Let us upload the alarm dataset and let us focus on a highly connected subnetwork of 100 nodes
data(alarm)
graphTRUE<-true.net
set.seed(0)
observedData<-dataset
w.const<-which(apply(observedData,2,sd)<0.1)
if (length(w.const)>0){
observedData<-observedData[,-w.const]
graphTRUE<-graphTRUE[-w.const,-w.const]
}
indn<-sort(apply(graphTRUE,1,sum)+apply(graphTRUE,2,sum),decr=TRUE,index=TRUE)$ix[1:100]
observedData<-observedData[,indn]
graphTRUE<-graphTRUE[indn,indn]
Let us first make the inference with two bnlearn
algorithms,
n<-NCOL(observedData)
Ahat.GS<-amat(gs(data.frame(observedData)))

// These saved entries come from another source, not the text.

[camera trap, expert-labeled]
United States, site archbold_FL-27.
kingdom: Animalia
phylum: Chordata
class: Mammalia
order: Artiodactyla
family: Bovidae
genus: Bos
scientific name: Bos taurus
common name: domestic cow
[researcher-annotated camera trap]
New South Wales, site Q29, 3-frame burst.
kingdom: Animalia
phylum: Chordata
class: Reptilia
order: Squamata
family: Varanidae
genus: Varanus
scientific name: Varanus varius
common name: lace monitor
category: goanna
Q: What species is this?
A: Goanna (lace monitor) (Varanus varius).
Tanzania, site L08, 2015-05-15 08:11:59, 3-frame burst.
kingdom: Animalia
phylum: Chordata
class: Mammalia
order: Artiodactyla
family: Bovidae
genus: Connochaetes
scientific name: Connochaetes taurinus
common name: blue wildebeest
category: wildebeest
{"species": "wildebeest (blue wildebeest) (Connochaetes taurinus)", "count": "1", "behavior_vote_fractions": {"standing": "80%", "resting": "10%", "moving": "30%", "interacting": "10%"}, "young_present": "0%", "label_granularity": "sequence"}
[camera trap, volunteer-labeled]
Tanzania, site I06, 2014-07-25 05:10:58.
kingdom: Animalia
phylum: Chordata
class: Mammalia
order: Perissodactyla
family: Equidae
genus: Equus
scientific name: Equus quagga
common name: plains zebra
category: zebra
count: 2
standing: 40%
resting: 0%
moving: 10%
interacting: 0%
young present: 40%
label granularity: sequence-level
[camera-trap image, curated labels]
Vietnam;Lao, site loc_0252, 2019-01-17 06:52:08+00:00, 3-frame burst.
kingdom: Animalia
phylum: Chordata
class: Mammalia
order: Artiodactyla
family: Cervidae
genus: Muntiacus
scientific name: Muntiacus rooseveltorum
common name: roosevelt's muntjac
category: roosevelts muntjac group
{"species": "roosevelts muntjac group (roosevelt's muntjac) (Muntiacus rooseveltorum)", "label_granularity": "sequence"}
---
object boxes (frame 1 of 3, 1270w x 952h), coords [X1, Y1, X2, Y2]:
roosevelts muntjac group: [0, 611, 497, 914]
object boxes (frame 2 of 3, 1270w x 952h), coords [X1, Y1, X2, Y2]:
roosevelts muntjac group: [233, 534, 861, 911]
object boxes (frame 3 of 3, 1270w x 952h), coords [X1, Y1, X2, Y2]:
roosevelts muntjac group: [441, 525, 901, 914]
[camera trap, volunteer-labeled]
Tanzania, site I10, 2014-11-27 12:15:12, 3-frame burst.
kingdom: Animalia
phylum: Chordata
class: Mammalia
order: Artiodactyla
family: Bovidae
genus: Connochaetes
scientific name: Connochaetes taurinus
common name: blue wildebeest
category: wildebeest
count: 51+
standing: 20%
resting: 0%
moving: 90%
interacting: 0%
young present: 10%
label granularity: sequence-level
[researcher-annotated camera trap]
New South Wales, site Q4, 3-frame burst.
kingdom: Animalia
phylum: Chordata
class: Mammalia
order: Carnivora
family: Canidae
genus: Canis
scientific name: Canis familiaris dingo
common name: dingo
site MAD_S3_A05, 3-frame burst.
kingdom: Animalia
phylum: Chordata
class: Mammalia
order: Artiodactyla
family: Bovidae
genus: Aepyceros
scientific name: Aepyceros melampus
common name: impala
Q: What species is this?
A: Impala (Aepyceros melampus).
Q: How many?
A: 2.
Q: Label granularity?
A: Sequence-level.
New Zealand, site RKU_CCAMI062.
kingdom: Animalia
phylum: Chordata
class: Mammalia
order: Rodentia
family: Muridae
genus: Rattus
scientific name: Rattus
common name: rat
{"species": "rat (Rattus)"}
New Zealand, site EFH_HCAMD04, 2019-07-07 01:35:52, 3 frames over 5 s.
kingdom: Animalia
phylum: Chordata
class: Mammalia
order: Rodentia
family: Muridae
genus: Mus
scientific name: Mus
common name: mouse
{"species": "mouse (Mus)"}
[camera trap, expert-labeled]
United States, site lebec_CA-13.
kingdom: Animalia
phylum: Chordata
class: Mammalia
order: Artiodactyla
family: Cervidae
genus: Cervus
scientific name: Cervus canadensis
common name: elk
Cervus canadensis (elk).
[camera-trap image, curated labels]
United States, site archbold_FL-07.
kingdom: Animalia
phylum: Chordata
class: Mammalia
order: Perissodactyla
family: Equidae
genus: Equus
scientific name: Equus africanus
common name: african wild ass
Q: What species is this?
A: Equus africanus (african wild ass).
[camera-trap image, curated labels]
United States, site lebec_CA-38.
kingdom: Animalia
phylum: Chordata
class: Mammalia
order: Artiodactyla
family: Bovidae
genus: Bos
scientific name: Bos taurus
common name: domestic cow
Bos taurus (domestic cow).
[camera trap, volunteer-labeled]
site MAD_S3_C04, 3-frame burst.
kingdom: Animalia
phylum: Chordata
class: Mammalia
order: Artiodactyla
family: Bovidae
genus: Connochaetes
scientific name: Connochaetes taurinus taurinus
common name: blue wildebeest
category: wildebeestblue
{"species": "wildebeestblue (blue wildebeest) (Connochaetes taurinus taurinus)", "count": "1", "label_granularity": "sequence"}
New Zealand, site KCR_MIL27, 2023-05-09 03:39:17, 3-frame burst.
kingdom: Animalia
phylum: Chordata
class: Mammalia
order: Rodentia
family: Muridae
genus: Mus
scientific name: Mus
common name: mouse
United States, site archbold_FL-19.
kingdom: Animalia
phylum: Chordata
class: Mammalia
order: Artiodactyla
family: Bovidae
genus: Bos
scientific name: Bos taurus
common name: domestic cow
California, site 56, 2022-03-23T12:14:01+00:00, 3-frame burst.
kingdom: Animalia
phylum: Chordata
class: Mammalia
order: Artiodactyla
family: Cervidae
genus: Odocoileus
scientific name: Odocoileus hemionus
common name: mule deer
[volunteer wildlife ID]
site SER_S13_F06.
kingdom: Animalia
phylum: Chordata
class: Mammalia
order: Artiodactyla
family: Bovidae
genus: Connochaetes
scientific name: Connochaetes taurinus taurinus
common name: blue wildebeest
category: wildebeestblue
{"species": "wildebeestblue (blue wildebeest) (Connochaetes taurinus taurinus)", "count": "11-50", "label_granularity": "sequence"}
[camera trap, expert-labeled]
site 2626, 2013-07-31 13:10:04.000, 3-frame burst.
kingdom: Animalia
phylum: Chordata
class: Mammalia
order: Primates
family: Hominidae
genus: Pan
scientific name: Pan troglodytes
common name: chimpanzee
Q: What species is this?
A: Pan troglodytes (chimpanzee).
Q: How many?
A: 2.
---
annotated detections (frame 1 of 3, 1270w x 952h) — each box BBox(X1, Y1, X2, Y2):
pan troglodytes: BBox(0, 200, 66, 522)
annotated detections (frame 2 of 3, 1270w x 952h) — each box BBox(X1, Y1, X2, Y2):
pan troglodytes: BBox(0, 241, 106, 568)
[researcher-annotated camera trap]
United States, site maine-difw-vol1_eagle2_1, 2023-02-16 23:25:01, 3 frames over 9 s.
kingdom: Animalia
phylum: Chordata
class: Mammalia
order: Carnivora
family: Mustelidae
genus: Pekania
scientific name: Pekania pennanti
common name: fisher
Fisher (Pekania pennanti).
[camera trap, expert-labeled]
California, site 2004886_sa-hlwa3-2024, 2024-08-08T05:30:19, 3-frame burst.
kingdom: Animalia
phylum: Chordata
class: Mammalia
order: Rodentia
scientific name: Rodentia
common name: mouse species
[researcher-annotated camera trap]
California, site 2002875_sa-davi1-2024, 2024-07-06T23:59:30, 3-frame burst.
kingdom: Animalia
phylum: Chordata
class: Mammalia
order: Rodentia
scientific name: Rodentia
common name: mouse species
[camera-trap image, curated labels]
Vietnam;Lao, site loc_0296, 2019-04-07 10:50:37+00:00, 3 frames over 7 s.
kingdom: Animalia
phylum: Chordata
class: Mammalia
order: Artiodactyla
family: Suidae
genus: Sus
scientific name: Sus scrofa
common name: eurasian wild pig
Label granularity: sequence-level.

Ahat.IAMB<-amat(iamb(data.frame(observedData),alpha=0.05))
and then with D2C…
Yhat.D2C<-NULL
Yhat.GS<-NULL
Yhat.IAMB<-NULL
Ytrue<-NULL
for (i in 1:n){
## creation of a balanced test set
ind1<-which(graphTRUE[i,]==1)
ind0<-setdiff(setdiff(1:n,i),ind1)
ind<-c(ind1,ind0[1:length(ind1)])
FF<-foreach(j=ind) %do%{
list(Yhat=as.numeric(predict(trainD2C,i,j,observedData)$response) -1,
Yhat2=Ahat.GS[i,j],Yhat3=Ahat.IAMB[i,j],Ytrue=graphTRUE[i,j])
}
Yhat.D2C<-c(Yhat.D2C,unlist(lapply(FF,"[[",1) ))
Yhat.GS<-c(Yhat.GS,unlist(lapply(FF,"[[",2)))
Yhat.IAMB<-c(Yhat.IAMB,unlist(lapply(FF,"[[",3)))
Ytrue<-c(Ytrue,unlist(lapply(FF,"[[",4)))
}
You can now print out the balanced error rates (BER) of the three techniques by using:
cat("\n BER.D2C=",BER(Ytrue,Yhat.D2C), "BER.GS=",BER(Ytrue,Yhat.GS),
"BER.IAMB=",BER(Ytrue,Yhat.IAMB),
"\n")